▸ Task goal:
State how many lines in the data contain the string "dark", treating uppercase and lowercase as different. Reply with the number alone.

☆ ☆ ☆ ☆ ☆

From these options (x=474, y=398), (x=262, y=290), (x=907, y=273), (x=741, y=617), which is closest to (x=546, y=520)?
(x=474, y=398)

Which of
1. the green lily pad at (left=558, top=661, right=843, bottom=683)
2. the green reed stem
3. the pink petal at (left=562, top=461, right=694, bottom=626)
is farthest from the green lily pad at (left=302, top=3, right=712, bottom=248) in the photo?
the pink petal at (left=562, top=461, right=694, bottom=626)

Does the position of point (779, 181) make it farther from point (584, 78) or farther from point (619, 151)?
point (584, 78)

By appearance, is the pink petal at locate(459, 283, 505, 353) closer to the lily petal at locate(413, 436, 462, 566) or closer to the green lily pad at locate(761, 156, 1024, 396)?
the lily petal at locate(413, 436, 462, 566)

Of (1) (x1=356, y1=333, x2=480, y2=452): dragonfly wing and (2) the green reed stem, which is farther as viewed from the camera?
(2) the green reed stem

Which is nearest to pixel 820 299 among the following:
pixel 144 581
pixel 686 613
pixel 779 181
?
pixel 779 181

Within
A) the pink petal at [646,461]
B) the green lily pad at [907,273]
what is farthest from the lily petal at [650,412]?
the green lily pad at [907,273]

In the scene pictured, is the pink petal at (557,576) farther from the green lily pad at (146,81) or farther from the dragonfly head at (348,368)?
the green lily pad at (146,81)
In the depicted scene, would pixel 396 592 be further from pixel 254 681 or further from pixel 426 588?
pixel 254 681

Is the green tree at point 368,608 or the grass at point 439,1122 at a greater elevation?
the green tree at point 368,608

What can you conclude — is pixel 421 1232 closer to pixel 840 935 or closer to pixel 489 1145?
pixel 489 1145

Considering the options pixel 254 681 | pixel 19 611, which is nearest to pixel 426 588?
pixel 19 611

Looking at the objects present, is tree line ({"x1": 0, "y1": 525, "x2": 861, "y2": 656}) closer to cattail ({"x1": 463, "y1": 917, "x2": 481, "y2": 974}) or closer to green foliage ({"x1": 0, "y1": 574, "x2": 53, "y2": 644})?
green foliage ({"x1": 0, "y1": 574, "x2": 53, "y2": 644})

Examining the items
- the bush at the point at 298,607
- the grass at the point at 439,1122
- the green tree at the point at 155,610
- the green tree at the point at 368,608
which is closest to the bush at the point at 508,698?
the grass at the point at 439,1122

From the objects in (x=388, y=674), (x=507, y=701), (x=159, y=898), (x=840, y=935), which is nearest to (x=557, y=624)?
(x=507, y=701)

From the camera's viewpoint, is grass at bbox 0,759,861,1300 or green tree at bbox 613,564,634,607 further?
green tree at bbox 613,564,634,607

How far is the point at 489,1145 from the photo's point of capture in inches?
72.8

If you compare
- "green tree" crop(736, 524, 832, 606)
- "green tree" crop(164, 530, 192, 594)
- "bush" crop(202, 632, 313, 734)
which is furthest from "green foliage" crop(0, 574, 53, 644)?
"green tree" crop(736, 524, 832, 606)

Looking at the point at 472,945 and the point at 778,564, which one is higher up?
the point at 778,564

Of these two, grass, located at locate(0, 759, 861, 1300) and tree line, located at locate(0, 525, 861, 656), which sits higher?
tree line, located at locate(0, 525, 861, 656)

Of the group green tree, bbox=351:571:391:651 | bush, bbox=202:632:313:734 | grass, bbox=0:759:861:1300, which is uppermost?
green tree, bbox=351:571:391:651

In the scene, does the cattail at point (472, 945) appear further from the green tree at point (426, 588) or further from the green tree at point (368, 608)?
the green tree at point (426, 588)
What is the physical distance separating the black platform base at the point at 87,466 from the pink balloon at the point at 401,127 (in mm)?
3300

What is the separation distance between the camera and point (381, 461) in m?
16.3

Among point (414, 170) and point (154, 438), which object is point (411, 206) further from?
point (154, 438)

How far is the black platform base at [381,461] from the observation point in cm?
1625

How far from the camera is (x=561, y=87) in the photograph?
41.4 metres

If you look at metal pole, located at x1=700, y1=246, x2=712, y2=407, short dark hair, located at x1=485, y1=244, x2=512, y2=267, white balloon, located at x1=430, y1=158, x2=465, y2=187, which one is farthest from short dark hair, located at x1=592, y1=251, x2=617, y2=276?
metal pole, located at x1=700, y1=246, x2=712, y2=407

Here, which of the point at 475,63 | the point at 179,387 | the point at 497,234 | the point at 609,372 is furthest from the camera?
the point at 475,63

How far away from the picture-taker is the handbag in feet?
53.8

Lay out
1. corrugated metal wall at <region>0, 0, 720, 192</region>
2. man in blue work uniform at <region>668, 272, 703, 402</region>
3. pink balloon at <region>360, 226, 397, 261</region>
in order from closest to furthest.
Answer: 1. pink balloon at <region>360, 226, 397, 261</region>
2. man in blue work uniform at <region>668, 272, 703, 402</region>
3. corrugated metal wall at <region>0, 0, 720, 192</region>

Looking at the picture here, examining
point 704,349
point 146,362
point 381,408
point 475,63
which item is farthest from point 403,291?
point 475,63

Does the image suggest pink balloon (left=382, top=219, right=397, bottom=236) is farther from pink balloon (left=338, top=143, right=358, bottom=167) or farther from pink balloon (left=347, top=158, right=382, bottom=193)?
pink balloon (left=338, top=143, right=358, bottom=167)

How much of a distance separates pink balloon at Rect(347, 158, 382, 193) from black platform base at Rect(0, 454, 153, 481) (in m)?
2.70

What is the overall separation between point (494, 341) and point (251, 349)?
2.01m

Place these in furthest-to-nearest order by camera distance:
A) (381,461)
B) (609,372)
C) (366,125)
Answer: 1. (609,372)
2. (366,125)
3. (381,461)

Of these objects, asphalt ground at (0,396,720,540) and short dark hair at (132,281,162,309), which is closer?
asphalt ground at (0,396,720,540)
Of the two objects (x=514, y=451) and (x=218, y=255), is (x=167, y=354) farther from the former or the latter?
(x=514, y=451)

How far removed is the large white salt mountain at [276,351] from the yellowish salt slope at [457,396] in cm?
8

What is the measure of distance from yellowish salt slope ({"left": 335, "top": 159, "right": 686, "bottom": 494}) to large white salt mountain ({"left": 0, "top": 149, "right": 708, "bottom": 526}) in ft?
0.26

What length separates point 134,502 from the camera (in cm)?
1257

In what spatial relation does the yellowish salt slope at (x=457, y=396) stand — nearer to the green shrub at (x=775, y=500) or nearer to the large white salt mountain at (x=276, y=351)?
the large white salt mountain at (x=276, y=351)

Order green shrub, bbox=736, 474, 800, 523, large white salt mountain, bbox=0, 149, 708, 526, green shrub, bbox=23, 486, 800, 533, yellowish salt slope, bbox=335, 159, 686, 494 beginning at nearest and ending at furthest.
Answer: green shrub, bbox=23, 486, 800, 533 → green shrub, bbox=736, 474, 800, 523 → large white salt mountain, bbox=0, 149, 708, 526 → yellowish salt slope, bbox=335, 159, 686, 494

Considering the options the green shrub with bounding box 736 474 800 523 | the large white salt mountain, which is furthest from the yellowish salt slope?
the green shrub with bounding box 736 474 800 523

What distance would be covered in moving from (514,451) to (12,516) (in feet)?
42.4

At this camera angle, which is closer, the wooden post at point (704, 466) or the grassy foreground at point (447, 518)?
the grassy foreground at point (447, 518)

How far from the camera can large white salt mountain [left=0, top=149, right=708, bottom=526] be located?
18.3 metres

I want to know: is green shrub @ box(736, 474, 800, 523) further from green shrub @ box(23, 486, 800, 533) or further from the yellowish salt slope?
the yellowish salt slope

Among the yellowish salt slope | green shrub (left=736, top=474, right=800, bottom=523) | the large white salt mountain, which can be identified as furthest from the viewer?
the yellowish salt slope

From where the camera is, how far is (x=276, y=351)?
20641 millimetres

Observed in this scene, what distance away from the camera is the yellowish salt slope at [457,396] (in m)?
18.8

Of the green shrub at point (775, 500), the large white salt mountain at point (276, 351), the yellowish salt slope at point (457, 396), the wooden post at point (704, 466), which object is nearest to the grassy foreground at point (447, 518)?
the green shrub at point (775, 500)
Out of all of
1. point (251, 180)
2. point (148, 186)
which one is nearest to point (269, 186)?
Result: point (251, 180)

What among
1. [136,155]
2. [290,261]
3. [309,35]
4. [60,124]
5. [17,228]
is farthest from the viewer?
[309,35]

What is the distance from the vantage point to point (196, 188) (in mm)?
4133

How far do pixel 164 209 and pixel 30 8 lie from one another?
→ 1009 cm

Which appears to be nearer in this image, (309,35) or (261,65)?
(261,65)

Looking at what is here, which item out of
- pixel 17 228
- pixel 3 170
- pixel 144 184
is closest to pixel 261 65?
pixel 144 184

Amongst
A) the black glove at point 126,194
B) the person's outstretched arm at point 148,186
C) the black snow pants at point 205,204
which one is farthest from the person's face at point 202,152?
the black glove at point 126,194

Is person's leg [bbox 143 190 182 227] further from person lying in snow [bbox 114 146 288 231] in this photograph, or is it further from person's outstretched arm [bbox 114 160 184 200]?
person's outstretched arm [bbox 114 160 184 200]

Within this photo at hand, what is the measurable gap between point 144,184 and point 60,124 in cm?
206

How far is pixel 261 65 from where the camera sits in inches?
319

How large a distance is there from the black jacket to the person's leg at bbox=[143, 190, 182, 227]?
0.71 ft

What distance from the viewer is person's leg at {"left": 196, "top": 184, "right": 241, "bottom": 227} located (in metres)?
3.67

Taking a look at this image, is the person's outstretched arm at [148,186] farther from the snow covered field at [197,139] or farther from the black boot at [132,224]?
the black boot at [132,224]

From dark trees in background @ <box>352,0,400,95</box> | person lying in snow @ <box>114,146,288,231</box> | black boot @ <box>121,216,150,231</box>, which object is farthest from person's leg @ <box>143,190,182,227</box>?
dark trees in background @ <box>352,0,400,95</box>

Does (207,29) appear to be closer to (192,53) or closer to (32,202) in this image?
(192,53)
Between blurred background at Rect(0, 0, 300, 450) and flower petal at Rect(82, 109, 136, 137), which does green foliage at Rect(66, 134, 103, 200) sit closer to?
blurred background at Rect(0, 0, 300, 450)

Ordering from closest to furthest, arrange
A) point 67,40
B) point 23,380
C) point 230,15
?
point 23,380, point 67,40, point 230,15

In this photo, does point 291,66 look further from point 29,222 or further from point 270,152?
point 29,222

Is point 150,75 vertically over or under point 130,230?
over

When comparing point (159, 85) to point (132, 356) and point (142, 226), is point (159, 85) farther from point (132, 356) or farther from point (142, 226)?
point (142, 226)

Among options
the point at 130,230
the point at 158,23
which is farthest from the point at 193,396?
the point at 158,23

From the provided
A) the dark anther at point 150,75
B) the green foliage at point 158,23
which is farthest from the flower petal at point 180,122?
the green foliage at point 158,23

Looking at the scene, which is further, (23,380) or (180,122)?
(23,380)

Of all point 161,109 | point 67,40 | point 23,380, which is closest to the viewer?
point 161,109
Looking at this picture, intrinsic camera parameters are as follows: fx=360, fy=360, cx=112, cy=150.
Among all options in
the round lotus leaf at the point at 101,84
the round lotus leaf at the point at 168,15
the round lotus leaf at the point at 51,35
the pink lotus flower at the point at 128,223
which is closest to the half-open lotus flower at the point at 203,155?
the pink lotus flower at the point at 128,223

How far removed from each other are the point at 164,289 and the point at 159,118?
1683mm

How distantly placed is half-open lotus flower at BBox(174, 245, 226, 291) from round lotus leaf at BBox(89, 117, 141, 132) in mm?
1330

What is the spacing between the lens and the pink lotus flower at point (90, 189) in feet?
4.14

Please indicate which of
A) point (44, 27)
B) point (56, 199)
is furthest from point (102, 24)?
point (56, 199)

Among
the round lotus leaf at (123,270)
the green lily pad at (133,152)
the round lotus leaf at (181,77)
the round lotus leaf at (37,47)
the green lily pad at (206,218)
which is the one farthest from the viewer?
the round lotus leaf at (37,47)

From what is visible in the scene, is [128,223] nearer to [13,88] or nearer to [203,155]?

☆ ☆ ☆ ☆ ☆

▸ Response to this exercise:
5